Falar sobre a beleza é discorrer sobre padrões estéticos que são sempre culturais e mudam ao longo do tempo e conforme as sociedades. Há, portanto, uma história da beleza que, ao contrário do senso comum, não se refere, necessariamente à mulher e nem à aparência física. Ao contrário, “belo” foi, por séculos ou milênios, um qualificativo associado ao homem e aos atributos ditos masculinos, e não à mulher.
Daí entender que, uma história da beleza é, em princípio e por muito tempo, uma história masculina. As mulheres não representavam a si mesmas mas eram representadas por homens e, portanto, as imagens de mulher e da beleza feminina foram, desde a Antiguidade, construções do imaginário masculino.
O termo grego mais próximo para beleza ou belo é Kalón: significa aquilo que agrada, que suscita admiração, que atrai o olhar. Os gregos antigos, contudo, não tinham uma definição clara sobre o que é beleza. Associavam a beleza a outros valores. Para Platão, por exemplo, a beleza estava na sabedoria, para o Oráculo de Delfos, na justiça. Nem mesmo Homero, que cantou a irresistível beleza de Helena, definiu a beleza mas usou-a como justificativa para a Guerra de Troia.
A Grécia e a beleza ideal
Beleza passou a ser identificada com proporção. Nascia uma matemática das proporções do corpo humano. Mais tarde, no século I a.C., Vitrúvio, exprimiu as justas proporções corporais em frações da figura inteira: a face devia ter 1/10 do comprimento total, a cabeça, 1/8, o comprimento do tórax ¼ etc.
E o que era belo? Segundo Richard Sennet, historiador norte-americano, para os gregos antigos, a beleza não estava no corpo feminino. A beleza era qualidade do corpo masculino mais especialmente do homem rico, másculo e grego. Afinal, naquela sociedade, somente o homem tinha direito à cidadania, isto é, à vida política. E isso fazia parte da atribuição do belo.
A beleza grega exaltava o corpo masculino que era exposto nu nos ginásios. Nestes locais, os homens exercitavam-se para modelar o corpo, preparavam-se atletas para os jogos olímpicos e treinavam-se soldados. O aprendizado de gramática, poesia, retórica e filosofia – necessárias para o exercício da vida política – completavam a educação masculina e harmonizavam mente e corpo.
A mulher grega: submissa e desprezada
Já a mulher na Grécia antiga, não tinha direitos políticos e vivia confinada ao espaço da casa. Não lhe era permitida a nudez e cobria o corpo com túnica até os joelhos quando estava em casa, e até os tornozelos para sair à rua.

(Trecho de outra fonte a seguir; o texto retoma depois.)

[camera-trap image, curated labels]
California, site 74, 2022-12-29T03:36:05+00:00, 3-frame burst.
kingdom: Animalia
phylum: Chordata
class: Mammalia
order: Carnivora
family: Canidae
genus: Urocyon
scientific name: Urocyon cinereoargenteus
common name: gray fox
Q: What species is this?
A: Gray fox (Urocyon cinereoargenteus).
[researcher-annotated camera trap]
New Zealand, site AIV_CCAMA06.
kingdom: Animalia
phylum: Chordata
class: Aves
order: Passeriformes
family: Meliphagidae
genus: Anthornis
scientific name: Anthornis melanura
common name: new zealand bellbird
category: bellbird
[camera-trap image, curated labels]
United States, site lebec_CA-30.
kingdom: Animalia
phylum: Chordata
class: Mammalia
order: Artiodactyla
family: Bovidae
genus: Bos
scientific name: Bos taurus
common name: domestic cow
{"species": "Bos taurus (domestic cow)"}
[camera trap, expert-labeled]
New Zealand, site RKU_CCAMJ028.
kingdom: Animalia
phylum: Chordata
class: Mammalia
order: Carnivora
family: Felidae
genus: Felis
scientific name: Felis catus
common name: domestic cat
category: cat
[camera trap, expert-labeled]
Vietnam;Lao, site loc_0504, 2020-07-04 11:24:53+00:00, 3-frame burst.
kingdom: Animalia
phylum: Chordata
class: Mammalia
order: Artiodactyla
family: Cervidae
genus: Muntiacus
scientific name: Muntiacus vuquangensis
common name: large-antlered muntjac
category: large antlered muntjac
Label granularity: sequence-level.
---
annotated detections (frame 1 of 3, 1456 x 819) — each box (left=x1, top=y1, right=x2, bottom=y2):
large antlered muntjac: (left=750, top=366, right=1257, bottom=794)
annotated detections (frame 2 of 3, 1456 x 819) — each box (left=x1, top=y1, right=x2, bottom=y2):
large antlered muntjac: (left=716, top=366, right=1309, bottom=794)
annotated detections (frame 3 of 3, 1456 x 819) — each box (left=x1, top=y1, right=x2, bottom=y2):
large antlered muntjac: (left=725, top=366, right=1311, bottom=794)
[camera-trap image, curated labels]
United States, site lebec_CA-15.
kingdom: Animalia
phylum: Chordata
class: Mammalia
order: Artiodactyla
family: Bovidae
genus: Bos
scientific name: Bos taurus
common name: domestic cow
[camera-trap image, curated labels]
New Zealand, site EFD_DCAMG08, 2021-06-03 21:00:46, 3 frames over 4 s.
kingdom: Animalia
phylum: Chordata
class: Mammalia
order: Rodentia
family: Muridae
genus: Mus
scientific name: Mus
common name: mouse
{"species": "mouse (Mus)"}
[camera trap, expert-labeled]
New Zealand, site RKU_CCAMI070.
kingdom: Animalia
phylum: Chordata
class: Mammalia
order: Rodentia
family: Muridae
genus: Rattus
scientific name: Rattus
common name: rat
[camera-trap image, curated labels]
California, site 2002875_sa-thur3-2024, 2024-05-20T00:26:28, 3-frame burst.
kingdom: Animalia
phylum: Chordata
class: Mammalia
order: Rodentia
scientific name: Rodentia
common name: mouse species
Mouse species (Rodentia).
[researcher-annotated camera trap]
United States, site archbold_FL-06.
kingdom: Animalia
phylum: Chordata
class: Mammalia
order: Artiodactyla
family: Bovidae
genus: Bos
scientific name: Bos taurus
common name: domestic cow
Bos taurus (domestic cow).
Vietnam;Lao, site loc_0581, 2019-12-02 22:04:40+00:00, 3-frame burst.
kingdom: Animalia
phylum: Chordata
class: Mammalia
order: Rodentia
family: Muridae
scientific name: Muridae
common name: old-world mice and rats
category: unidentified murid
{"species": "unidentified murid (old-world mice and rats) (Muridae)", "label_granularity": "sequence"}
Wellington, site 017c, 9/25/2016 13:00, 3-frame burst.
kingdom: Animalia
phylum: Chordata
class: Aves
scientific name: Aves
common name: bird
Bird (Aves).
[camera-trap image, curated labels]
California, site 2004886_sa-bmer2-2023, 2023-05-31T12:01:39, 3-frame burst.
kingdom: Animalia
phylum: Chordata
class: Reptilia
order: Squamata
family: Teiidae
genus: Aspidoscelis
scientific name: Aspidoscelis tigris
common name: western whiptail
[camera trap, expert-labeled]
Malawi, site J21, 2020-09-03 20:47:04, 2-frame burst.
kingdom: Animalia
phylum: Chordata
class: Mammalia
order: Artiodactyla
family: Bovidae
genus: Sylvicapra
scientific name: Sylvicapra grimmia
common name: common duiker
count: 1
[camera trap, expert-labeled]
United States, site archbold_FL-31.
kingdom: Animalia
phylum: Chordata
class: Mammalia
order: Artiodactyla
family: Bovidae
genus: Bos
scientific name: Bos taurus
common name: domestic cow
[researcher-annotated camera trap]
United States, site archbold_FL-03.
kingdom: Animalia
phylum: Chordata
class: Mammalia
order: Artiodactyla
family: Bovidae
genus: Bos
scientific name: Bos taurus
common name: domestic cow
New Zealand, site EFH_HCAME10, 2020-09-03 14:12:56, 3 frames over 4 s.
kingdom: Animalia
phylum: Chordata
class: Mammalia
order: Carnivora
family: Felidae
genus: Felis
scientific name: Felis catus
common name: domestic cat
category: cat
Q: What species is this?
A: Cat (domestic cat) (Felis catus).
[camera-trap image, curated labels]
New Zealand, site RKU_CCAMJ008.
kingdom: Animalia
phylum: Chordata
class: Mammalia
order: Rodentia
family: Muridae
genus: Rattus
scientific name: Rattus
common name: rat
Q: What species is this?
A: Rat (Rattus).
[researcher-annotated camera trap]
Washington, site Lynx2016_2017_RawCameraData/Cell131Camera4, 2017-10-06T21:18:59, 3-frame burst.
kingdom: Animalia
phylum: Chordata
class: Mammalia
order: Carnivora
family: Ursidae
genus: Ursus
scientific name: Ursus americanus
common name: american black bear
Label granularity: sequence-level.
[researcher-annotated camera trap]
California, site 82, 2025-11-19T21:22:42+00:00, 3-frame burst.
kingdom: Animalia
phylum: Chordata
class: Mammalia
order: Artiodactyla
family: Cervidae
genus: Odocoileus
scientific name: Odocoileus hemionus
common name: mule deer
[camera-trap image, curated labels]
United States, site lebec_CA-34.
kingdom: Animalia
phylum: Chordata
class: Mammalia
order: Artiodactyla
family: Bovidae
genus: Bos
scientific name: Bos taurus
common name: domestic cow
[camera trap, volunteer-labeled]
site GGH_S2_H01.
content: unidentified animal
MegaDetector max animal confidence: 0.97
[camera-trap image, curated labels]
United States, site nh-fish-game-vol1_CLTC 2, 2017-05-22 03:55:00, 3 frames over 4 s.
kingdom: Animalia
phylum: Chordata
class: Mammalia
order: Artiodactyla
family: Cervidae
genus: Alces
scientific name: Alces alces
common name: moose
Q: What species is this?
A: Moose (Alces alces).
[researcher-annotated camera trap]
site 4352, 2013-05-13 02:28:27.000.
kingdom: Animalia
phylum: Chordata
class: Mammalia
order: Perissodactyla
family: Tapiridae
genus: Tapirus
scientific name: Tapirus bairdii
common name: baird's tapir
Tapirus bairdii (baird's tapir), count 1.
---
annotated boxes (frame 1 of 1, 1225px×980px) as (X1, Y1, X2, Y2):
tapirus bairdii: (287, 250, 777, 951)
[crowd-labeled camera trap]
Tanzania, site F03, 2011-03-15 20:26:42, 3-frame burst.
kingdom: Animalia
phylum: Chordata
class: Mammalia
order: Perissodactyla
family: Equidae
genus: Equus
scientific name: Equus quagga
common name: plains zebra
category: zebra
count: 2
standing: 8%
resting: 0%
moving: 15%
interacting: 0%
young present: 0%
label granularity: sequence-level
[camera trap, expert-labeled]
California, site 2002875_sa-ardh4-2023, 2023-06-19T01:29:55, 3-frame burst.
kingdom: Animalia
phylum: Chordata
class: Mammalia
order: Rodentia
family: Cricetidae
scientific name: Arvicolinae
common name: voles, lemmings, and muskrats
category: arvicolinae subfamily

Conta-se que foi encomendado a Praxíteles, famoso escultor ático do séc. IV a.C. uma estátua de Afrodite e que ele criou duas versões: uma vestida e outra nua. O corpo feminino nu, uma novidade na época quando só se esculpiam homens nus, chocou os cidadãos e foi rejeitada. Desprezada e considerada de pouco valor, foi depois comprada por alguns cidadãos de Cnido e exposta em um templo ao ar livre. A Afrodite vestida não sobreviveu, e a Afrodite de Cnido chegou até nós por uma cópia romana. “Vênus de Milo”, mármore, 2,02 m de altura, séc. II a.C. Museu do Louvre, Paris, França.
Hesíodo, poeta grego do séc. VII a.C., descrevia as mulheres simplesmente como kalon kakon, “uma coisa perversa e bela”. Segundo ele, as mulheres eram perversas porque eram belas e eram belas porque eram perversas.
Ser um homem bonito era fundamental, mas ser uma mulher bonita, era sinal de problema. A célebre Helena de Tróia, por exemplo, foi citada na Iliada, (livro 3), de Homero como “uma deusa entre as mulheres”, possuidora de uma “beleza terrível” que, para os aqueus era sinal de maldição. A beleza feminina leva os homens à loucura e submete-os à mulher.
Nas artes, o corpo feminino belo era representado próximo ao padrão masculino, com poucas curvas, braços e pernas fortes, o rosto sereno ou mesmo inexpressivo. Pouco se sabe como as mulheres gregas viam-se a si mesmas e se as esculturas femininas lhes serviam de padrão de beleza a ser seguido.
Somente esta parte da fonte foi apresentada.